Phenomenologically informed empirical studies, paying attention to anomalies of subjective experience in early schizophrenia and in schizotypal conditions, appear therefore as a promising research direction in the context of early detection. One group of such studies, initiated in Germany, is the ‘basic symptoms’ research, which targets non-psychotic experiential anomalies of affectivity, cognition–perception and body–motor experience. In a 10-year follow-up of a highly selected clinical sample (suspected of having the potential for schizophrenia), these symptoms predicted subsequent development of schizophrenia with remarkable accuracy (Reference Klosterkötter, Hellmich and SteinmyerKlosterkötter et al, 2001). These results are obviously in need of replication in more representative clinical samples. Another, overlapping symptom dimension consists of anomalies of self-experience. These anomalies pre-date the onset of schizophrenia, occur in the schizotypal conditions and differentiate schizophrenia from the psychotic bipolar illness (Parnas et al, Reference Parnas, Jansson and Sass1998, Reference Parnas, Handest and Saebye2003; Reference Moller and HusbyMøller & Husby, 2000; Reference Parnas and HandestParnas & Handest, 2003). Guided by phenomenological considerations, it has been recently proposed that alterations of self-awareness constitute the phenotypic core of schizophrenia-spectum disorders (Reference Sass and ParnasSass & Parnas, 2003). Self-anomalies comprise unstable first-person perspective with varieties of depersonalisation, disturbed sense of ownership and agency of experience and action, fluidity of the basic sense of identity, distortions of the stream of consciousness and experiences of disembodiment. Our group at Hvidovre Hospital is finalising an English version of a psychometric instrument targeting these phenomena. However, these symptoms are not suited to rapid, structured screening by non-clinicians, because reliable eliciting and evaluating of these phenotypes require psychopathological sophistication, interviewing skill and considerable training.

### Collected material

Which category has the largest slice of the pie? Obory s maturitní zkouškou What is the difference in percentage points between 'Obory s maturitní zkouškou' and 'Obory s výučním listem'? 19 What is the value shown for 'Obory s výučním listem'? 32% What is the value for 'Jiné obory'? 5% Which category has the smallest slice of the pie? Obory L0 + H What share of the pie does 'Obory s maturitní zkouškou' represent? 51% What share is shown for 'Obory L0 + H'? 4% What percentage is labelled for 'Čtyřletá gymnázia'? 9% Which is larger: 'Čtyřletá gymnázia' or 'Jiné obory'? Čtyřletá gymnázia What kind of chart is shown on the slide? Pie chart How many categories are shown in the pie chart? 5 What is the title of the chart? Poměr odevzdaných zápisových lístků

### Exercise aim
Write the next part of the passage on early detection of schizophrenia, picking up after its final sentence. You won't need the material.

### Exercise result
CONCLUSION

The limitations of current clinical knowledge constitute a sufficient reason for not launching large-scale societal programmes for early detection and intervention in schizophrenia. Rather, they should serve as an imperative for further research. However, there is already tremendous room for improvement of ordinary diagnostic practices. Thus, a majority of first-admission schizophrenia-spectrum patients examined in our studies had one or several pre-admission psychiatric outpatient contacts (e.g. a general practitioner or practising psychiatrist). These patients were usually diagnosed as suffering from affective disorders and offered ineffective treatments. We need to teach mental health professionals how to use our limited clinical resources optimally in order to enhance the accuracy of diagnosis at these crucial early contacts.